Related: Why Christopher Nolan Is Slowly Turning Towards Historical Drama

nonlinear structure

Dunkirk
Warner Bros. the pictures
SF Studios

For a story all about desperate survival, the views nested in Dunkirk Make sure to maintain sharp tension the entire time. With different timeframes, there is a risk of losing the audience back and forth, frustrating them by taking away from complementary moments. Nolan uses it to build suspense with excellent foreshadowing or give more context to a particularly harrowing moment. This can be seen in moments like the fighter pilot crashing into the water with no knowledge of their fate until we jump into another perspective later to see his last-minute rescue. Another example is the audience seeing a shipwreck moment early on which is later shown at an early moment in the story being boarded by important characters, hoping as a means of escape. Nolan deftly weaves all of these threads to make the experience an ever-gripping one.

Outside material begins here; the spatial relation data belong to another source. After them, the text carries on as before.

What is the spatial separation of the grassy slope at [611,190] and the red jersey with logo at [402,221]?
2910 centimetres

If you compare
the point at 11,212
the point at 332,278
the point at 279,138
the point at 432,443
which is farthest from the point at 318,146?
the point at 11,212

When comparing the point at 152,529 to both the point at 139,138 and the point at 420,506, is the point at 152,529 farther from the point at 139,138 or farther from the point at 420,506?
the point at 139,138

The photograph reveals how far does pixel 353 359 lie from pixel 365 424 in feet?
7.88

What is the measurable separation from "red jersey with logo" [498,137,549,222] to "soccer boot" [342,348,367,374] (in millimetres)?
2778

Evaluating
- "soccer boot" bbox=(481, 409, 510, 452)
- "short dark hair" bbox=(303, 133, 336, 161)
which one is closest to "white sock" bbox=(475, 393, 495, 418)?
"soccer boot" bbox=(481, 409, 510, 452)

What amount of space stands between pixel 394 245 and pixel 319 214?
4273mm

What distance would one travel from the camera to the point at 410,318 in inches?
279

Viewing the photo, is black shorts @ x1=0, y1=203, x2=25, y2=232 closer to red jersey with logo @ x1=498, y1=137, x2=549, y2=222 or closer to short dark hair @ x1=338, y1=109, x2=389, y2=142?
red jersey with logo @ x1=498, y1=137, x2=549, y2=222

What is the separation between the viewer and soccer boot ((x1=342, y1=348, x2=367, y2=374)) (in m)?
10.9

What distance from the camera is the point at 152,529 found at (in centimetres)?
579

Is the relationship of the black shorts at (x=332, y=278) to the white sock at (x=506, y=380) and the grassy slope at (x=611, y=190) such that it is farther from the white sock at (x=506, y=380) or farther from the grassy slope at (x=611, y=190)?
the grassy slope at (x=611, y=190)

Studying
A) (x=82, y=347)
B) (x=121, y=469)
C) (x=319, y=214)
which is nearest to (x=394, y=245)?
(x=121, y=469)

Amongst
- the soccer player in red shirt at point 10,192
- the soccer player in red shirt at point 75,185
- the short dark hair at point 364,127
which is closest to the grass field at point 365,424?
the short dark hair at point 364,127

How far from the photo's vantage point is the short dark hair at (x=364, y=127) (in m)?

Tenet The story is like a circle, which is appropriate to the ideas of the time in which it is played. We follow the main character of the story in a relatively straight line, but the experience still has a non-linear element in how events recur. The beginning teaches us about the powerful concepts in the gameplay and goes through exciting moments of spy action. About halfway through, the film reverses, even revisiting pivotal moments in another direction in time. This leads to exciting discoveries, as previously described concepts become more and more complex in the process. This is also when it starts to unravel, as characters revisit previously seen moments in time to a point that doesn’t make sense. This results in some interesting twists, but it doesn’t advance the story so much as it pushes the audience away from it, bending their minds so much as to confusion. Nolan may have trusted audiences drawn into the excitement just to go along with it or come up with their own satisfying interpretations with what they were presented with, but he may have expected too much.

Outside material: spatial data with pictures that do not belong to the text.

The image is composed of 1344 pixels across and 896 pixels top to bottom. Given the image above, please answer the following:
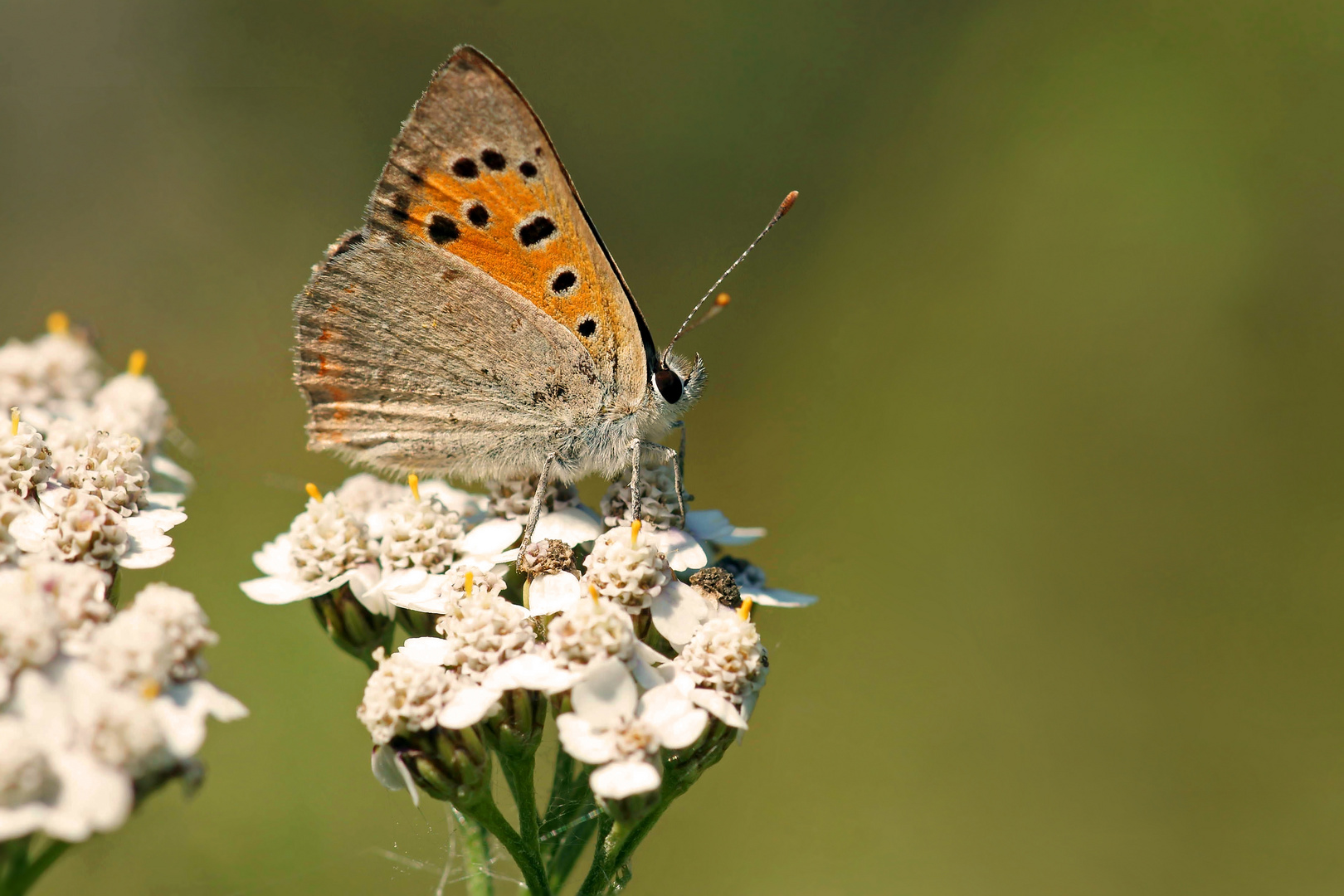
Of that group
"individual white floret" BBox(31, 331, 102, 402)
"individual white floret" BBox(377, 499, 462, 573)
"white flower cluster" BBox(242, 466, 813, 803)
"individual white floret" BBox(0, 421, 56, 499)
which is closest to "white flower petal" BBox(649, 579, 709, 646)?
"white flower cluster" BBox(242, 466, 813, 803)

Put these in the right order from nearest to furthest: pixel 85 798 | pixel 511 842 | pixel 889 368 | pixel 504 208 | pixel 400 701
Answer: pixel 85 798 → pixel 400 701 → pixel 511 842 → pixel 504 208 → pixel 889 368

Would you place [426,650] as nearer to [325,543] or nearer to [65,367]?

Related: Quentin Tarantino was as confused by Tenet as most of us

emotional distance

Christopher Nolan Dunkirk
Pictures Warner Bros

Nolan is often criticized for the lack of personality in his films. when Dunkirk First released, some critics have decried the movie for that very thing. The audience is told little or nothing about anyone on screen, and watches only young soldiers desperate to survive the constant barrage of German forces. While some might see this as the film’s weak point, it’s actually one of its greatest strengths. It offers a story in which the audience becomes one of the wrecked soldiers on that beach, thinking of nothing but getting out alive. He makes the experience a visceral one that refrains from the heroism and brotherhood found in most war films, instead casting the men’s story down to their sole motive, survival. It feels like a conscious choice on Nolan’s part in this movie making it a one-of-a-kind masterpiece, unique to his own tastes.

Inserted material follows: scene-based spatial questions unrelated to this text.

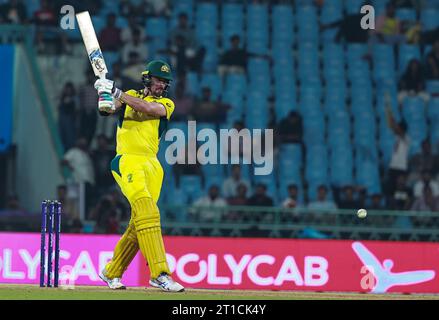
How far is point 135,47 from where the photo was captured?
21.8 meters

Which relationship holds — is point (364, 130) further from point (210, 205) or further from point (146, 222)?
point (146, 222)

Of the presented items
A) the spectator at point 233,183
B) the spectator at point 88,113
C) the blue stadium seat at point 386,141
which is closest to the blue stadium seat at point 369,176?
the blue stadium seat at point 386,141

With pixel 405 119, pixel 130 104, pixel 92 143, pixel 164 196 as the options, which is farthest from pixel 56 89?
pixel 130 104

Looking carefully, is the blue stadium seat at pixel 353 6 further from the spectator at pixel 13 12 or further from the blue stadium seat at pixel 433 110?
the spectator at pixel 13 12

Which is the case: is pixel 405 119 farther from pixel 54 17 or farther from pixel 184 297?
pixel 184 297

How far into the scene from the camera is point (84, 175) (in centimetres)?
1984

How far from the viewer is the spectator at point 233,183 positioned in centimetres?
1962

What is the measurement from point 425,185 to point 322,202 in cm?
163

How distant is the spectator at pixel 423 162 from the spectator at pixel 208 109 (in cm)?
307

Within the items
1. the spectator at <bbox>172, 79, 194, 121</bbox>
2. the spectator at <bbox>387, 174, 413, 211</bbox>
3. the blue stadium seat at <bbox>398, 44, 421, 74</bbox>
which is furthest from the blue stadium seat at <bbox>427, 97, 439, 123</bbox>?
the spectator at <bbox>172, 79, 194, 121</bbox>

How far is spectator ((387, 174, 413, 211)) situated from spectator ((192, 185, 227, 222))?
2570 mm

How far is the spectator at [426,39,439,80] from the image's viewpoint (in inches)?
887

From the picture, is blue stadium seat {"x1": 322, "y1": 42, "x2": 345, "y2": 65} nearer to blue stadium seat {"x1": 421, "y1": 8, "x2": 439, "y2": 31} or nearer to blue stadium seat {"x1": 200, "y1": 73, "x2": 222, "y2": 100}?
blue stadium seat {"x1": 421, "y1": 8, "x2": 439, "y2": 31}

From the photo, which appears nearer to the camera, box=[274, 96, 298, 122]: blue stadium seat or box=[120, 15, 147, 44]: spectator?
box=[274, 96, 298, 122]: blue stadium seat
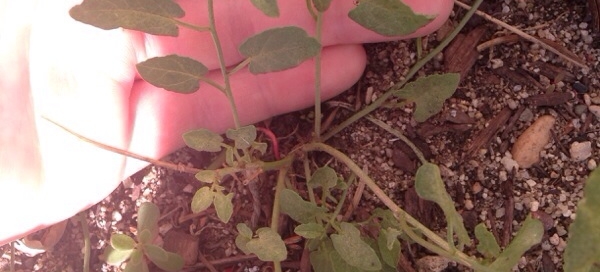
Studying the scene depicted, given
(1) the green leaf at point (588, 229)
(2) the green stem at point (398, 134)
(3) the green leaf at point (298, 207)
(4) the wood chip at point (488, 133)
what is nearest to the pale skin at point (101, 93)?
(2) the green stem at point (398, 134)

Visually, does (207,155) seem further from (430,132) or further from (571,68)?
(571,68)

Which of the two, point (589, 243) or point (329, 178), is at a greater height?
point (589, 243)

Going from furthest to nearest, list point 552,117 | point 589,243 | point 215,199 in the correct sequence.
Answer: point 552,117, point 215,199, point 589,243

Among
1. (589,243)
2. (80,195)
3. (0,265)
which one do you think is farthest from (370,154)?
(0,265)

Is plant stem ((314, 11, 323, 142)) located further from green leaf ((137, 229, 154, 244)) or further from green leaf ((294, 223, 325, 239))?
green leaf ((137, 229, 154, 244))

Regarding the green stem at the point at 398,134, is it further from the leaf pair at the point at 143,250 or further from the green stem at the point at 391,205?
the leaf pair at the point at 143,250

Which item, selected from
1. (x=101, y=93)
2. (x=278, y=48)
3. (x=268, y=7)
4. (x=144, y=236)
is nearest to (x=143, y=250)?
(x=144, y=236)
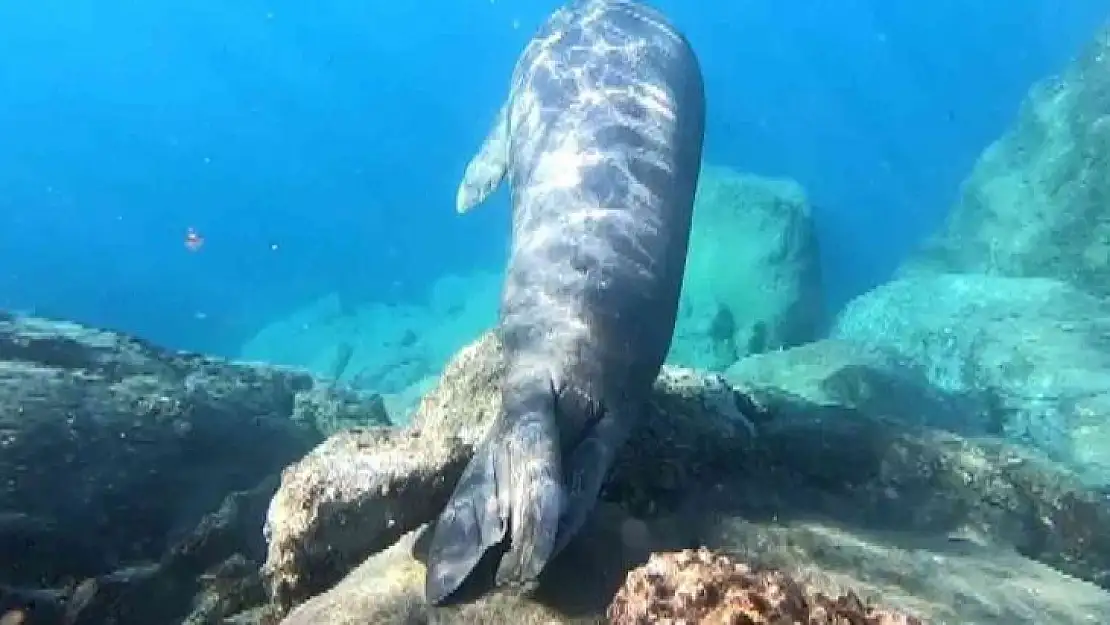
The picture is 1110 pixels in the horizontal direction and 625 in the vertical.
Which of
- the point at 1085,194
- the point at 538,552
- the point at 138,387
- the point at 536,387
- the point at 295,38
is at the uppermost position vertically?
the point at 295,38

characters in Tenet They likewise have little or nothing about them, which is the movie’s biggest weakness. Where the lack of personality added a special element to immersion Dunkirk, Tenet It becomes more empty for that. The audience doesn’t feel for the people on screen because they don’t know them. The only feelings I had were the excitement of the events happening and the excitement of seeing what had never been seen before from an artistic point of view. This is evident in the main character having no name, being credited only by the name of the protagonist. There’s no real emotion to anything going on, which leads to a weaker experience that leaves the viewer cold. Nolan may be trying a daring experiment to reduce the story to its essential elements, but it reveals a movie that cares more about its concept than the people who make us care about it.